Graph 1 demonstrates both the dependence of air flow on the number of holes as well as the length of the pipe. For any given number of holes the flow rate of air into the orifices increases with increasing length of pipe. As the orifice area reaches its maximum possible size, determined by the difference in pressure and headloss in the pipe that was discussed previously, the rate of increase in air flow rate as a function of the number and size of holes decreases and begins to level off. Though longer pipes have a greater flow rate of air for any given number of holes, the shorter pipes can have a greater total orifice area before it reaches the breaking conditions. Graph 3 shows the explicit relationship between pipe length and flow rate of air for two different hole configurations. One set up has 10 1/8in diameter holes while the other has 10 1/16in diameter holes. The configuration with greater diameter holes has an exponentially greater amount of air flowing through them.

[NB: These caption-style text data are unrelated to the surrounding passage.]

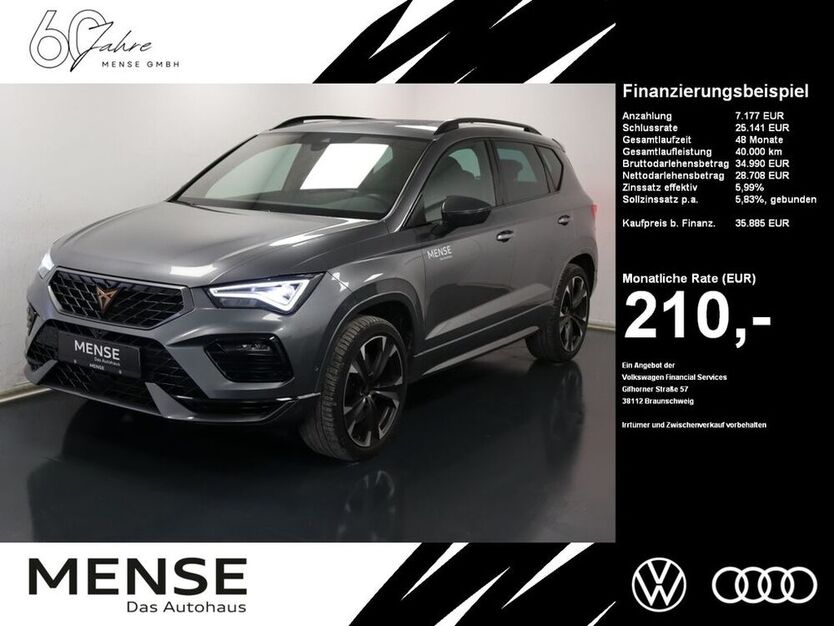 Ateca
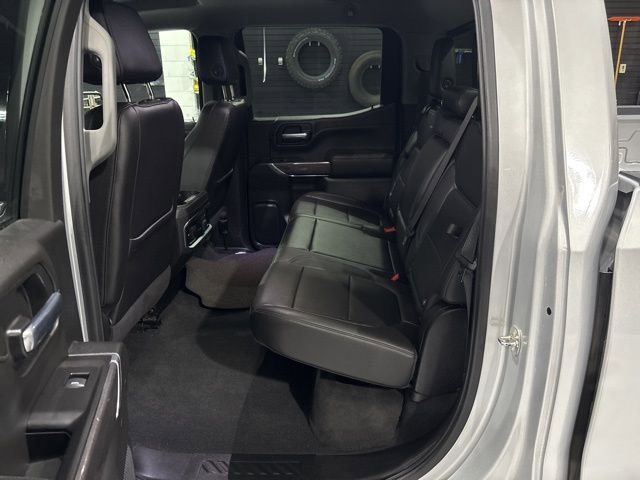 Used 2020 Chevrolet Silverado 1500 LTZ w/ LTZ Plus Package image 23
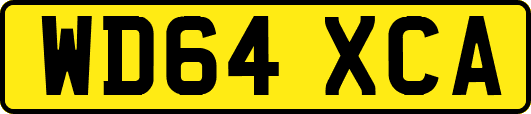 WD64XCA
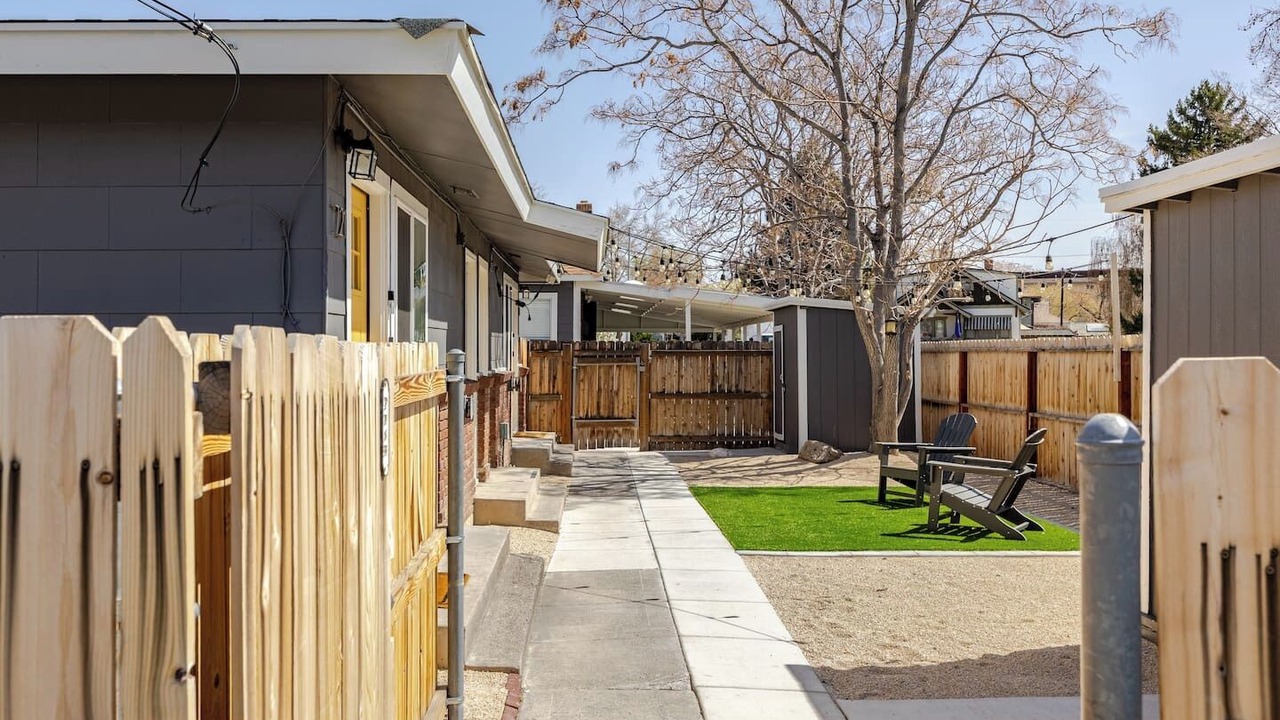 Photo of Outdoor in Midtown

The Performance Index (PI) is a unitless value which indicates the ability of the bubbles to interact with the entire solution and remove the supersaturated gasses. It is based on the length of time that the mixed solution is in the pipe, the estimated bubble size, the amount of headloss and the amount of air in the solution based on volume fraction. The longer the mixture is in the pipe the more time there is for the bubbles to interact with the water. This means that situations with a longer distance between the orifice and the pipe opening or a larger diameter pipe will have a greater PI as shown in Graphs 2 and 4. However, the pipe can not be made infinitely long or with a very large diameter without impacting the amount of air that enters the pipe. The bubble size is estimated to be about the size of the orifice thus the smaller the hole, the smaller the bubble, the greater the PI for a given total orifice area. This being the case, the program increases the orifice area by increasing the number of holes in the pipe; the individual hole sizes are given by the user.
Conclusion
This research shows that it is possible to draw a significant amount of air into a vertical pipe with water flowing very fast. The next step in this research is to look closely at the data for different configurations (hole size, number of holes, location of holes, diameter of pipe) and decide on the optimum set up. This design will then be forwarded to the Cornell Engineers in Honduras so that they can try to implement the design in Tamara. The easiest way to test this design will be to make the holes in a PVC pipe then switch out part of the existing pipe with this PVC section. If the apparatus does not perform as theory would dictate the pipe can then be swapped out for a new one which either has a different hole configuration or no holes at all.